Bauer Researchers Honored for Sales Force Productivity Insights
Published on May 14, 2019
How do mergers and acquisitions affect a company’s sales force? Does it work to train selective members of a sales team?
Bauer College researchers are known for leadership in the field of selling and sales management. Professor Michael Ahearne and two doctoral alumni were honored this spring for research that answers important questions about sales force productivity.

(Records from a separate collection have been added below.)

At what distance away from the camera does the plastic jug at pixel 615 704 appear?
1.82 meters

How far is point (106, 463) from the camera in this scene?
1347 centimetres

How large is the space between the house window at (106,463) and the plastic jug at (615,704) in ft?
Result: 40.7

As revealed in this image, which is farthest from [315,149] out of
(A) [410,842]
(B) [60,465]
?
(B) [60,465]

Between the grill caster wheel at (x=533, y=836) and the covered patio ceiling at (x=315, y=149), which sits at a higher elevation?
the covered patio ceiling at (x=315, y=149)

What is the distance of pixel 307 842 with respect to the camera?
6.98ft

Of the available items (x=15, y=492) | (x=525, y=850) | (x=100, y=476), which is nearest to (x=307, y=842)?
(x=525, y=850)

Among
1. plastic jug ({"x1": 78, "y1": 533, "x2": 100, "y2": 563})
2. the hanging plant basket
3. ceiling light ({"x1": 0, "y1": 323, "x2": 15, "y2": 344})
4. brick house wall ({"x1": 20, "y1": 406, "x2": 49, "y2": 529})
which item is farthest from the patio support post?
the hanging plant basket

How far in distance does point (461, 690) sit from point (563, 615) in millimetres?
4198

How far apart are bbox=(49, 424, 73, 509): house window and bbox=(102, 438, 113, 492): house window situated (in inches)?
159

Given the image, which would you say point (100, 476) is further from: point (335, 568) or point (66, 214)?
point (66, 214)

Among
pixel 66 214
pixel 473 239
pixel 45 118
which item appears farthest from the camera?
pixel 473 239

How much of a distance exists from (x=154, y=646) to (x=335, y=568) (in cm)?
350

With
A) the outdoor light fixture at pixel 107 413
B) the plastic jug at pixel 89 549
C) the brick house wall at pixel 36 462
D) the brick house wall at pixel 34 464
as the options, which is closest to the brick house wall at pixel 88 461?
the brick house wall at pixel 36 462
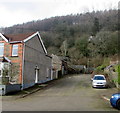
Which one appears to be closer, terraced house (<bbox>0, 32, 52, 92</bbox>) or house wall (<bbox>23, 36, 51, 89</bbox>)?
terraced house (<bbox>0, 32, 52, 92</bbox>)

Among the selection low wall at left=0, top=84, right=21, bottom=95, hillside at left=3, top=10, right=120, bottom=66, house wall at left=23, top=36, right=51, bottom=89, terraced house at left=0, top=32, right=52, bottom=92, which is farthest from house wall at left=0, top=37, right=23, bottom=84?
hillside at left=3, top=10, right=120, bottom=66

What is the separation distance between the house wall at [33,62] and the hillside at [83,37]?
16.5 m

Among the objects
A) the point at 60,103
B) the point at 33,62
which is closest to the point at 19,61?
the point at 33,62

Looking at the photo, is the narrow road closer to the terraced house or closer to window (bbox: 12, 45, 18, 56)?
the terraced house

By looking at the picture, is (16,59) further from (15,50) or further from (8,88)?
(8,88)

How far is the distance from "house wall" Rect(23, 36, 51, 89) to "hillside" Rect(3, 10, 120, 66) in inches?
650

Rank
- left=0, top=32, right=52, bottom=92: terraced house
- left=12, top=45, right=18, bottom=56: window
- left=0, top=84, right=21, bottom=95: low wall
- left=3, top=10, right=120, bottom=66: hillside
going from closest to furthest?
left=0, top=84, right=21, bottom=95: low wall → left=0, top=32, right=52, bottom=92: terraced house → left=12, top=45, right=18, bottom=56: window → left=3, top=10, right=120, bottom=66: hillside

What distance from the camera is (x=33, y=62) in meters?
27.3

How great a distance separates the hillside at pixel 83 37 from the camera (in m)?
55.6

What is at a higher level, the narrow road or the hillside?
the hillside

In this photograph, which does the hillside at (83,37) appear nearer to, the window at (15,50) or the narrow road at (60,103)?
the window at (15,50)

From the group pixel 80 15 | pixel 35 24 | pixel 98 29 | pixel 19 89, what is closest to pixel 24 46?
pixel 19 89

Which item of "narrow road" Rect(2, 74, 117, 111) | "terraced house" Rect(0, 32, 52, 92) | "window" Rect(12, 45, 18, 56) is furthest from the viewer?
"window" Rect(12, 45, 18, 56)

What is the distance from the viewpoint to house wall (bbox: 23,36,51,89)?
24.8 m
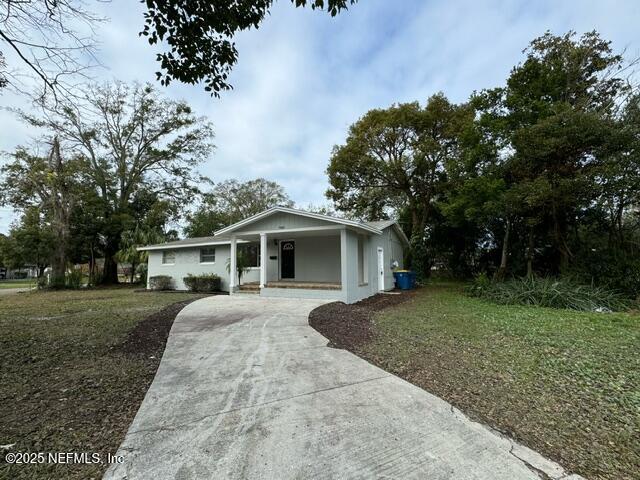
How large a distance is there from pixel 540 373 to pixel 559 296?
22.8 ft

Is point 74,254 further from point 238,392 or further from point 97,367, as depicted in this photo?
point 238,392

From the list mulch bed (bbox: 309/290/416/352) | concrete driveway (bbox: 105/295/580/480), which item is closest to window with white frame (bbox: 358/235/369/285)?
mulch bed (bbox: 309/290/416/352)

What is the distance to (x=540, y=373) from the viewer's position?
3646 millimetres

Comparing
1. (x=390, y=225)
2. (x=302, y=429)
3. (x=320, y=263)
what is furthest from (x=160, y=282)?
(x=302, y=429)

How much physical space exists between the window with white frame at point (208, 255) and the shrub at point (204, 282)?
0.83 m

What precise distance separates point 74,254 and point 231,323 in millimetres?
18715

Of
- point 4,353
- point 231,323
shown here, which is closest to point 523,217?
point 231,323

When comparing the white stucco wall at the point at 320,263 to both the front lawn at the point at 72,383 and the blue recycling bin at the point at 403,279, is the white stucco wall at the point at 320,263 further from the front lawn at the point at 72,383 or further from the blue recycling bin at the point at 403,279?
the front lawn at the point at 72,383

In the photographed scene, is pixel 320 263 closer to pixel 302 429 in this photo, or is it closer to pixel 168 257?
pixel 168 257

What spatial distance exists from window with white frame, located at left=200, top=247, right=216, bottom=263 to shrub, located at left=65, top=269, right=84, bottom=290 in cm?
819

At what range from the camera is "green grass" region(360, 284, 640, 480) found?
2320mm

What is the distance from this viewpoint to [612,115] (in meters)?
9.83

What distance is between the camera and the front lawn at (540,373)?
232 centimetres

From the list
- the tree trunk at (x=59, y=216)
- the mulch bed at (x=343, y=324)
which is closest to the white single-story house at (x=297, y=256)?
the mulch bed at (x=343, y=324)
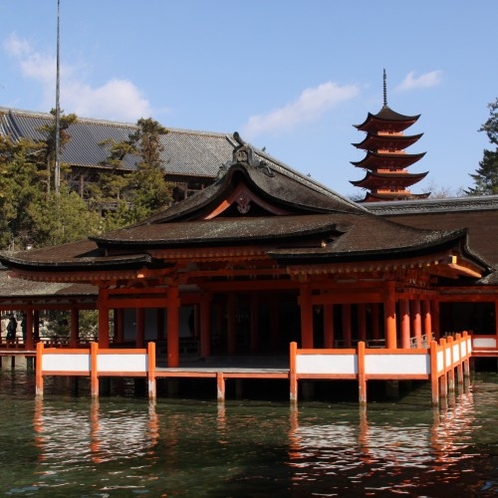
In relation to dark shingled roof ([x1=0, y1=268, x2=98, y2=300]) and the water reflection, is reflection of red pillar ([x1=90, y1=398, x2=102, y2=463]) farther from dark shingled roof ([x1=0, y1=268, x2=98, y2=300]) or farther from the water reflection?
dark shingled roof ([x1=0, y1=268, x2=98, y2=300])

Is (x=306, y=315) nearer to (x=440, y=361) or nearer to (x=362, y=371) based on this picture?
(x=362, y=371)

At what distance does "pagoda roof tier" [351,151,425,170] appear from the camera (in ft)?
221

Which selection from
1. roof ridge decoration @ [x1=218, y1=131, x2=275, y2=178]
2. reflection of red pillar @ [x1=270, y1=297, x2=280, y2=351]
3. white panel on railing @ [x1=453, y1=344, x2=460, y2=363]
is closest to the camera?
white panel on railing @ [x1=453, y1=344, x2=460, y2=363]

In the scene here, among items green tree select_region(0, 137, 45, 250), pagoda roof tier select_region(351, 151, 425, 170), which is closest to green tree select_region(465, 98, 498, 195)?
pagoda roof tier select_region(351, 151, 425, 170)

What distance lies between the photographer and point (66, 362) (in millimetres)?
24094

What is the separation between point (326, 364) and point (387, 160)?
4874 centimetres

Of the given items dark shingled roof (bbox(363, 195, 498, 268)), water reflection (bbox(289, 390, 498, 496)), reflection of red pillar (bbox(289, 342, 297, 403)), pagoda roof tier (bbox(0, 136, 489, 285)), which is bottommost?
water reflection (bbox(289, 390, 498, 496))

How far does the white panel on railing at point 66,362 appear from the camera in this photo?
23953 mm

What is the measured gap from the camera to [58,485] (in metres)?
13.6

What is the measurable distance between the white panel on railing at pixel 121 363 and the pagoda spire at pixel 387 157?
45.5 meters

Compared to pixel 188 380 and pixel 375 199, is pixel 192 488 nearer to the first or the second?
pixel 188 380

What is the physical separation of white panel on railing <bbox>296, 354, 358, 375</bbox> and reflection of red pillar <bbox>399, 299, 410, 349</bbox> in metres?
2.48

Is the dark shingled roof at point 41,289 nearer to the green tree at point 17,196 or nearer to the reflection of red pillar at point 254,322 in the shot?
the reflection of red pillar at point 254,322

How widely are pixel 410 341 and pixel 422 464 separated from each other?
9.90 metres
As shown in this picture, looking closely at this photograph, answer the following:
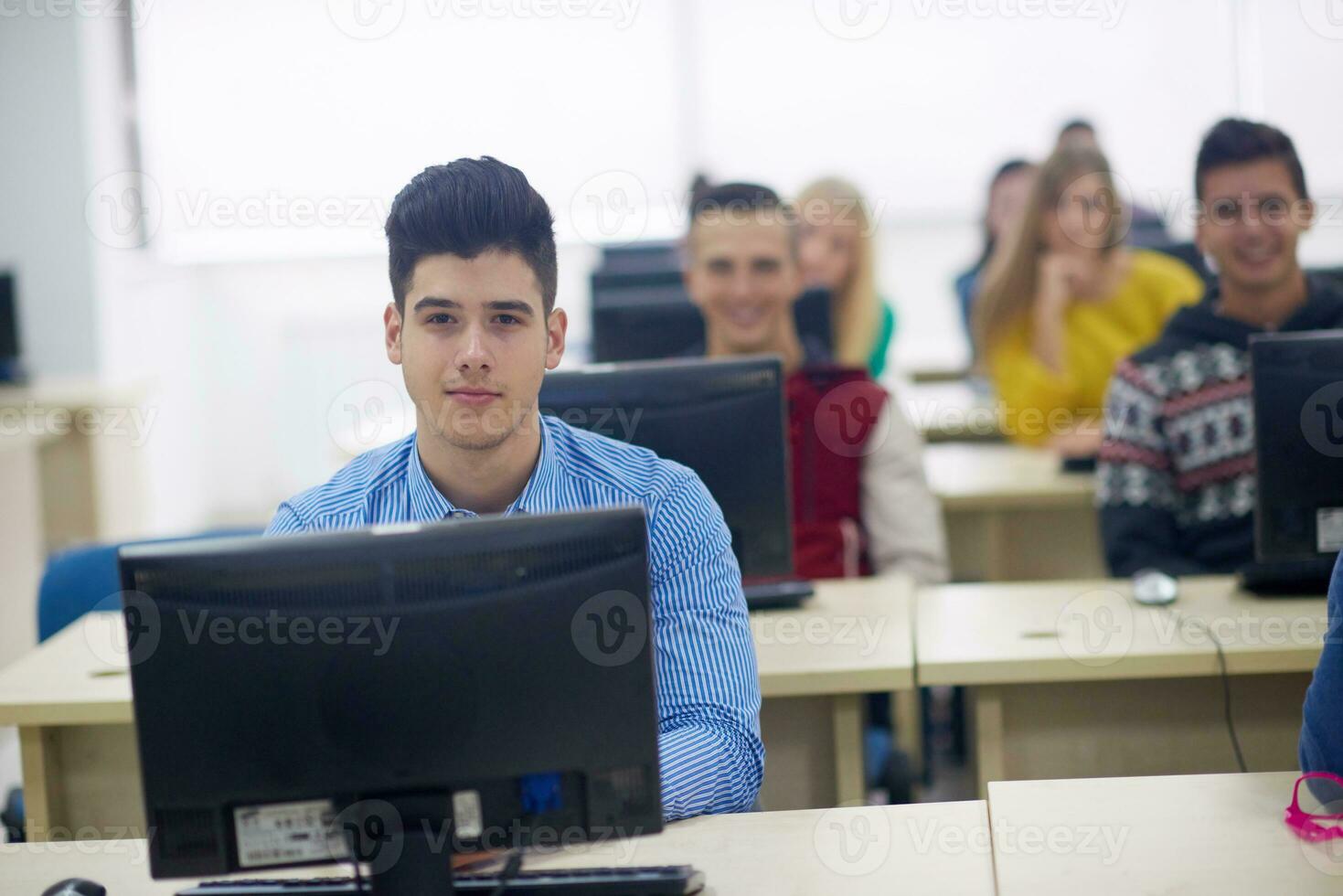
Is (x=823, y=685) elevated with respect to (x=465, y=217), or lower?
lower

Raghu Bommaraju, who earned his Ph.D. at Bauer in 2017 and is now an assistant professor of marketing at Indian School of Business, was awarded the 2019 American Marketing Association (AMA) Sales SIG Doctoral Dissertation Award for his dissertation titled, “The Impact of Mergers and Acquisitions on the Sales Force.” Bommaraju’s work considers how a highly regarded company’s sales force responds when the company acquires or merges with a less well regarded firm, and how the negative consequences of such a transaction can be mitigated through effective managerial communications.
Ahearne and Yashar Atefi, who earned his Ph.D. at Bauer in 2016 and is now an assistant professor of marketing at Louisiana State University, were honored with the 2019 AMA Sales SIG Excellence in Research Award, which recognizes the journal article published during the previous year that has made the most significant contribution to the sales discipline. Atefi and Ahearne, along with colleagues James Maxham III, D. Todd Donavan and Brad Carlson, were recognized for their Journal of Marketing Research article, “Does Selective Sales Force Training Work?” Given the costs of training a full sales force, this research considers the conditions under which it may be effective to train only a subset of the sales force and reach other salespeople through the spillover of this training.
This is the fifth consecutive year (2015-2019) that Bauer faculty or doctoral alums have won the AMA Sales SIG Excellence in Research Award. Bauer also has had a strong history of producing work honored with the AMA Sales SIG dissertation award, winning in 2006, 2007, 2008, 2009, and in 2013, 2014 and 2015 (and the 2018 winner was supervised by a Bauer alum).